Pensando nas particularidades de cada categoria, ele acredita que mais discussões entre sindicatos de classe, que conhecem a natureza da atividade dos seus representados, sejam uma alternativa mais rápida a alterações na legislação. Ainda assim, ele defende que, quando não houver risco, empresas incentivem seus funcionários a trabalhar mais próximos de seus filhos, seja no modelo de home office, seja levando crianças ao escritório.
"Um pai ou uma mãe que percebem que seu filho está próximo de si com certeza vai produzir muito melhor do que aquele pai ou aquela mãe que deixou o filho em casa, com a sogra, com um parente ou com uma cuidadora. E é incrível que isso não tenha sido observado, quer pelo setor patronal, quer pelo setor de empregados. Um trabalhador que sabe que seu filho está em segurança vai produzir muito mais. E não é um investimento grande (para a empresa), é um custo suportável", afirma.
Martins cita o Estatuto da Criança e do Adolescente (ECA) como argumento bússola para defender mais proximidade de funcionários e filhos, caso o ambiente de trabalho não ofereça riscos a crianças.
"Nós temos uma constituição que privilegia a família, inclusive como norma pétrea, que privilegia a propriedade privada, que é onde surge a empresa, e que tem o Estatuto da Criança Adolescente que é, inclusive, copiado por diversos países democráticos.

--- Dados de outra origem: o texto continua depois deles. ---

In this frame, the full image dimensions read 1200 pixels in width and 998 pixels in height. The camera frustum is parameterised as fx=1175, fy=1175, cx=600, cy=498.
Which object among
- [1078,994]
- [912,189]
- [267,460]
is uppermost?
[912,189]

Mas tem uma legislação trabalhista tão tímida em relação à proteção do filho do trabalhador", continua.
Para mães que amamentam, há lei própria
No caso de mulheres que ainda estão em período de amamentação, há um artigo da CLT que as ampara, o 389. Nele, fica estabelecido que empresas com mais de 30 empregadas de mais de 16 anos deverão oferecer espaço reservado para amamentação, com adaptação para promover o conforto da mãe e da criança.
A alternativa é que empresa forme convênios com creches ou forneça reembolso de mensalidades pagas em instituições particulares.
Não pude levar o filho para o trabalho e faltei. Posso sofrer punição?
Ainda que Martins elogie o amparo para mães que estão amamentando, ele critica o que considera uma falta de preocupação com "situações de crianças que precisam de cuidados constantes: crianças com limitação física ou intelectual, autismo, síndromes de diversos tipos, que obrigam, de fato, que a mãe ou o pai tenham que se dedicar, com um tempo bastante elástico para essa criança".
É comum que faltas ocorram em empresas que não permitam crianças no ambiente de trabalho. O artigo 473, da CLT, trata de ausências justificadas e estabelece que o empregado poderá deixar de comparecer ao serviço sem prejuízo do salário uma vez no ano, para acompanhar o filho de até seis ano em consulta médica. Martins pensa ser insuficiente e que, quando a lei foi editada, vivia-se num "mundo paralelo".
"Não pode haver também um extremo da empresa em aplicar uma justa causa sobre um trabalhador que foi levar os filhos em médicos", aponta. O advogado alerta que tribunais costumam ficar ao lado do trabalhador, nestes casos. "Nesse aspecto, quando a ausência se deu por necessidade de levar filho ao médico, os tribunais são quase que pacíficos de entender que não se deve aplicar a justa causa. Não impedem a empresa de demitir aquele funcionário, mas pagando-lhe todos os direitos", afirma.
"Muitos e muitos pais, eu já tive diversos casos concretos, abandonam a profissão para poder acolher os filhos e, lamentavelmente, alguns abandonam os filhos para poderem trabalhar. Eu diria, com bastante tranquilidade, que a legislação é vergonhosa nesse aspecto", conclui.